LONDON, Feb 27 (Reuters) - Emerging stocks and currencies hit a soft patch on Tuesday as markets waited to hear from the new U.S. Federal Reserve chair while South African assets broadly perked up after a cabinet reshuffle saw the return of familiar faces to key ministries.
MSCI's emerging markets index snapped a two day winning streak to fall 0.2 percent.

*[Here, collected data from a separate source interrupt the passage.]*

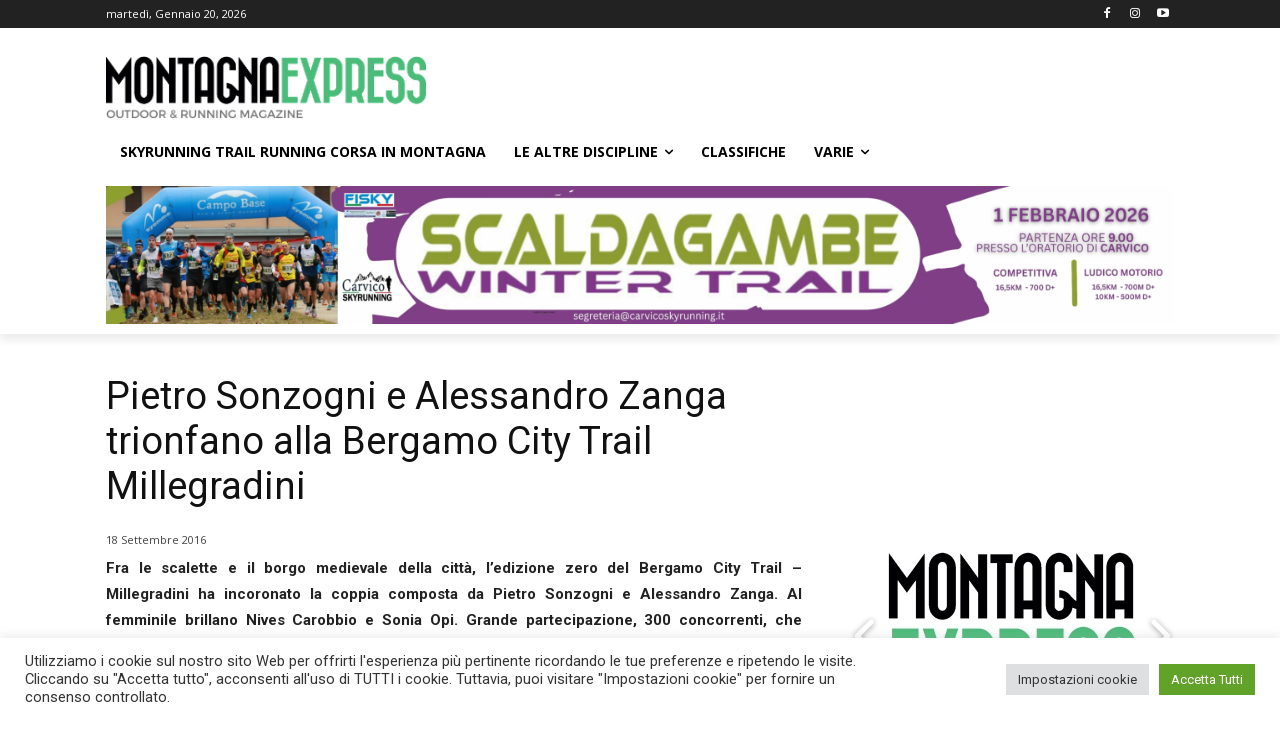

--- FILE ---
content_type: text/html; charset=utf-8
request_url: https://www.google.com/recaptcha/api2/aframe
body_size: 268
content:
<!DOCTYPE HTML><html><head><meta http-equiv="content-type" content="text/html; charset=UTF-8"></head><body><script nonce="Yk6Ci4aXVw4HHdRQxxcTdw">/** Anti-fraud and anti-abuse applications only. See google.com/recaptcha */ try{var clients={'sodar':'https://pagead2.googlesyndication.com/pagead/sodar?'};window.addEventListener("message",function(a){try{if(a.source===window.parent){var b=JSON.parse(a.data);var c=clients[b['id']];if(c){var d=document.createElement('img');d.src=c+b['params']+'&rc='+(localStorage.getItem("rc::a")?sessionStorage.getItem("rc::b"):"");window.document.body.appendChild(d);sessionStorage.setItem("rc::e",parseInt(sessionStorage.getItem("rc::e")||0)+1);localStorage.setItem("rc::h",'1768871975809');}}}catch(b){}});window.parent.postMessage("_grecaptcha_ready", "*");}catch(b){}</script></body></html>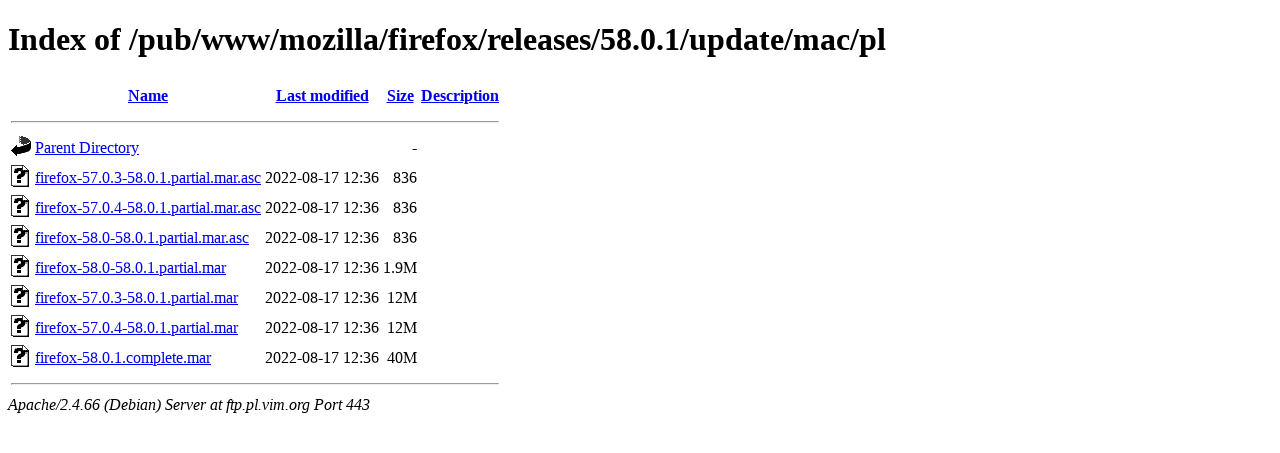

--- FILE ---
content_type: text/html;charset=UTF-8
request_url: https://ftp.pl.vim.org/pub/www/mozilla/firefox/releases/58.0.1/update/mac/pl/?C=S;O=A
body_size: 603
content:
<!DOCTYPE HTML PUBLIC "-//W3C//DTD HTML 4.01//EN" "http://www.w3.org/TR/html4/strict.dtd">
<html>
 <head>
  <title>Index of /pub/www/mozilla/firefox/releases/58.0.1/update/mac/pl</title>
 </head>
 <body>
<h1>Index of /pub/www/mozilla/firefox/releases/58.0.1/update/mac/pl</h1>
  <table>
   <tr><th valign="top"><img src="/icons/blank.gif" alt="[ICO]"></th><th><a href="?C=N;O=A">Name</a></th><th><a href="?C=M;O=A">Last modified</a></th><th><a href="?C=S;O=D">Size</a></th><th><a href="?C=D;O=A">Description</a></th></tr>
   <tr><th colspan="5"><hr></th></tr>
<tr><td valign="top"><img src="/icons/back.gif" alt="[PARENTDIR]"></td><td><a href="/pub/www/mozilla/firefox/releases/58.0.1/update/mac/">Parent Directory</a></td><td>&nbsp;</td><td align="right">  - </td><td>&nbsp;</td></tr>
<tr><td valign="top"><img src="/icons/unknown.gif" alt="[   ]"></td><td><a href="firefox-57.0.3-58.0.1.partial.mar.asc">firefox-57.0.3-58.0.1.partial.mar.asc</a></td><td align="right">2022-08-17 12:36  </td><td align="right">836 </td><td>&nbsp;</td></tr>
<tr><td valign="top"><img src="/icons/unknown.gif" alt="[   ]"></td><td><a href="firefox-57.0.4-58.0.1.partial.mar.asc">firefox-57.0.4-58.0.1.partial.mar.asc</a></td><td align="right">2022-08-17 12:36  </td><td align="right">836 </td><td>&nbsp;</td></tr>
<tr><td valign="top"><img src="/icons/unknown.gif" alt="[   ]"></td><td><a href="firefox-58.0-58.0.1.partial.mar.asc">firefox-58.0-58.0.1.partial.mar.asc</a></td><td align="right">2022-08-17 12:36  </td><td align="right">836 </td><td>&nbsp;</td></tr>
<tr><td valign="top"><img src="/icons/unknown.gif" alt="[   ]"></td><td><a href="firefox-58.0-58.0.1.partial.mar">firefox-58.0-58.0.1.partial.mar</a></td><td align="right">2022-08-17 12:36  </td><td align="right">1.9M</td><td>&nbsp;</td></tr>
<tr><td valign="top"><img src="/icons/unknown.gif" alt="[   ]"></td><td><a href="firefox-57.0.3-58.0.1.partial.mar">firefox-57.0.3-58.0.1.partial.mar</a></td><td align="right">2022-08-17 12:36  </td><td align="right"> 12M</td><td>&nbsp;</td></tr>
<tr><td valign="top"><img src="/icons/unknown.gif" alt="[   ]"></td><td><a href="firefox-57.0.4-58.0.1.partial.mar">firefox-57.0.4-58.0.1.partial.mar</a></td><td align="right">2022-08-17 12:36  </td><td align="right"> 12M</td><td>&nbsp;</td></tr>
<tr><td valign="top"><img src="/icons/unknown.gif" alt="[   ]"></td><td><a href="firefox-58.0.1.complete.mar">firefox-58.0.1.complete.mar</a></td><td align="right">2022-08-17 12:36  </td><td align="right"> 40M</td><td>&nbsp;</td></tr>
   <tr><th colspan="5"><hr></th></tr>
</table>
<address>Apache/2.4.66 (Debian) Server at ftp.pl.vim.org Port 443</address>
</body></html>
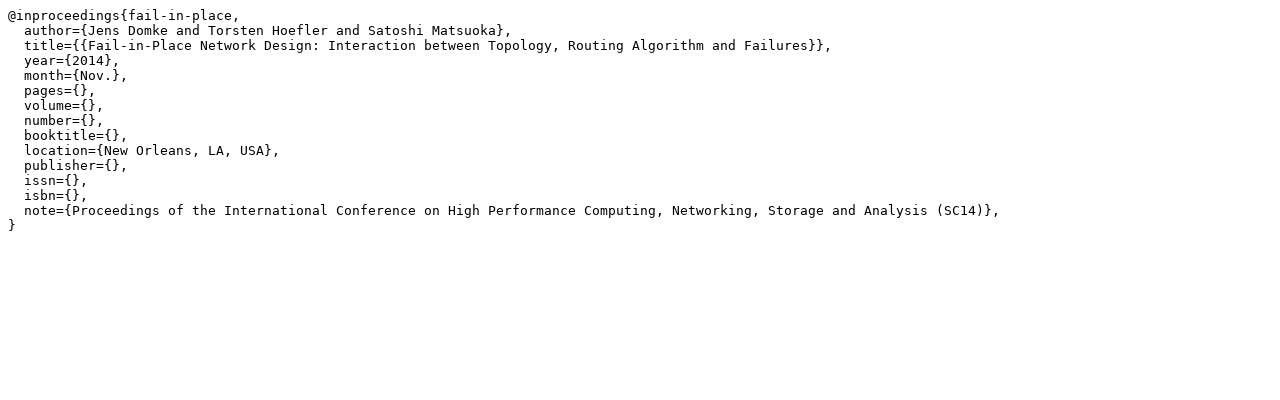

--- FILE ---
content_type: text/plain;charset=UTF-8
request_url: http://spcl.inf.ethz.ch/Publications/bibtex.php?bibtex=185
body_size: 325
content:
@inproceedings{fail-in-place,
  author={Jens Domke and Torsten Hoefler and Satoshi Matsuoka},
  title={{Fail-in-Place Network Design: Interaction between Topology, Routing Algorithm and Failures}},
  year={2014},
  month={Nov.},
  pages={},
  volume={},
  number={},
  booktitle={},
  location={New Orleans, LA, USA},
  publisher={},
  issn={},
  isbn={},
  note={Proceedings of the International Conference on High Performance Computing, Networking, Storage and Analysis (SC14)},
}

Much of the drag came from Asia where Chinese stocks snapped a six-day winning streak to fall as much as 1.5 percent as markets pondered the impact of certain amendments in the wording of China's constitution.
Markets were also awaiting Federal Reserve Chairman Jerome Powell's debut appearance in front of U.S. Congress, seen as critical for financial markets with investors nervous about the central bank's policy normalisation following years of stimulus after the financial crisis almost a decade ago.
"There is a little bit of cautiousness ahead of Powell’s speech later today," said Jakob Christensen, head of EM research at Danske Bank, adding he was watching out for clues as to how the Fed will meet the challenges from higher fiscal spending in the world's biggest economy.
"In light of the quite mature U.S. business cycle and the added fiscal stimulus to the economy, will he open the box for four hikes this year?"
But the focus was firmly on South Africa where President Cyril Ramaphosa brought back some familiar faces in a cabinet reshuffle.
Veteran civil servant Nhlanhla Nene, who was sacked by ex-President Jacob Zuma two years ago, was appointed finance minister. Ex-finance minister Pravin Gordhan, a popular figure with investors, will take the reigns at the key public enterprises department, which oversees around 300 state-owned firms, including loss-making South African Airways and cash-strapped power utility Eskom.
"What is really encouraging is that Gordhan has been put in place as minister for public enterprises, which is one of the Achilles' heels of the South African economy," said Danske Bank's Christensen.
"Getting reforms in there will be vital for revitalising South Africa's growth prospects, which is more important than a few fiscal savings here and there."
While Nene was quick to say the budget tabled last week, which featured the first VAT hike in over two decades, might not prevent more ratings downgrades, South Africa's equity markets welcomed the reshuffle.
Stocks extended their gains for a third day, rising 0.6 percent, while yields on the local 10-year benchmark sovereign bond hovered just above 8 percent.
The rand weakened 0.5 percent, but the losses came in the wake of a recent rally that saw the currency trade at its strongest level in three years. Having gained more than 7 percent since the start of the year against the dollar, the rand is still one of the top performers this year.
Another reshuffle came in Saudi Arabia, where King Salman swapped out some of the kingdom's top military officers and several deputy ministers in a broad shake-up seen as elevating younger officials in key economic and security areas. Saudi stocks traded a touch higher.
In central banking news, South Korean policy makers voted unanimously to keep rates steady, as expected.
And Hungary is expected to do the same later in the day with markets watching out for new measures such as swap tenders and purchasing mortgage bonds introduced by policymakers recently to stimulate borrowing.